I've tried storing my produce in rolled-up old kitchen towels - fine, but the towels take up a lot of room in the crisper. I've used paper towels, but this seems wasteful.
Then I came across this tip somewhere (don't recall the source):
Cotton "Green" Storage Bags
- Make out of unbleached muslin or broadcloth
- Cut and stitch a rectangle of about 11"w x 14"l
- Doesn't have to have a drawstring
- The cotton fabric allows the produce to breathe
Rather vague directions, but that's because it's very simple sewing. Here's a bit more detailed info on how I made mine:
- I used unbleached muslin for mine (most recent purchase of this was yesterday; paid $3.70/yd sale price at JoAnn Fabrics.)
- You can cut your fabric to any size you prefer. Since I favor a number of veggies with long leaves and/or stems (Romaine and leaf lettuces, kale, collards and other greens), I made bags that measure 10"w x 20"l.
- And for smaller produce like my home-grown sprouts, I also made smaller bags that measure 10"w x 7"l.

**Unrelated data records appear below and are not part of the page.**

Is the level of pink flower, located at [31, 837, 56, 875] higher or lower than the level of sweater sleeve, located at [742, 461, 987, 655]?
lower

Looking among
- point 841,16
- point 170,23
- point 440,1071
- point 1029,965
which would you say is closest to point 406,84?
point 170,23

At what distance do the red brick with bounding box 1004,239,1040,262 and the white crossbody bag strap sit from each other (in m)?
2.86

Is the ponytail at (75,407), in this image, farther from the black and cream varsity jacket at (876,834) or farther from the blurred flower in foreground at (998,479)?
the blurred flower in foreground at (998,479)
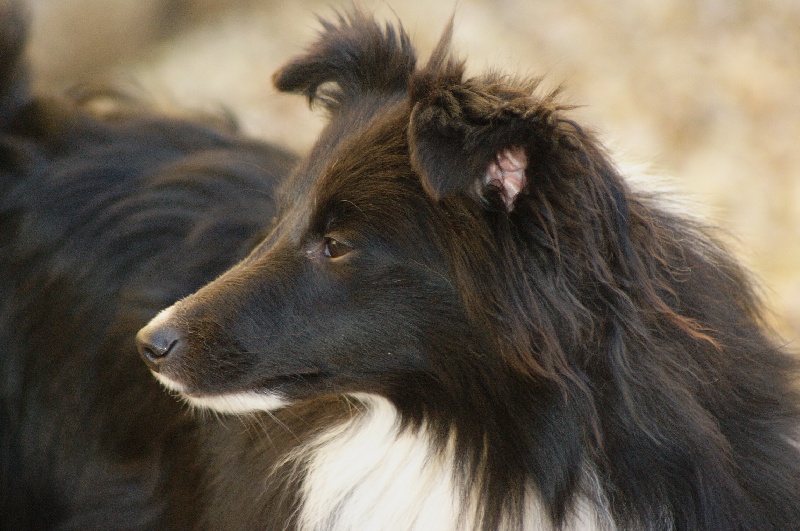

These smaller bags are also good for transferring produce from the larger bags once some of that produce is eaten up (for example, a partially-used bunch of kale).
- Sewing directions: to save on sewing a side seam, I placed my patterns (made from newspaper)on the fold of doubled-over muslin.
- After cutting out the pattern, I opened up the fabric and sewed a narrow hem on the top edge (fold over 1/4" fabric, fold over 1/4" again, then sew this down)
- Match edges and sew down long side and bottom edge to make bag. Use 1/4" seam.
- I pinked the seams to prevent raveling.
- Turn bag to right side.
- To use, just place your produce in your bag and roll down the top. If the produce is too close to the top of the bag to roll down, I place the bag in a plastic bag from the grocery store produce section and roll down the top of that bag loosely. Using one of those plastic bags in this manner doesn't seem to affect the produce.
- Machine wash and dry after each usage.
As I'd said, very simple sewing! But it's nice to have something so simple that works so well.
PS I've found that the large-size bag works well when I make broth with the post-Thanksgiving turkey carcass. I put the broken-up carcass plus the vegetables and seasonings all together in the bag, tie it up with some kitchen string, and toss the bag into my soup pot along with some water. When the broth is done, I just pull the bag out and place it in a colander over a bowl to catch any broth that had seeped into the bag. This is easier than having to strain the entire pot of broth into the colander. I do reuse the bag (after emptying it out, of course). Since it's greasy from the turkey innards, I hand-wash the bag a bit in the kitchen sink with some dish soap, rinse it, then toss it in with the laundry. I reserve a bag just for this purpose.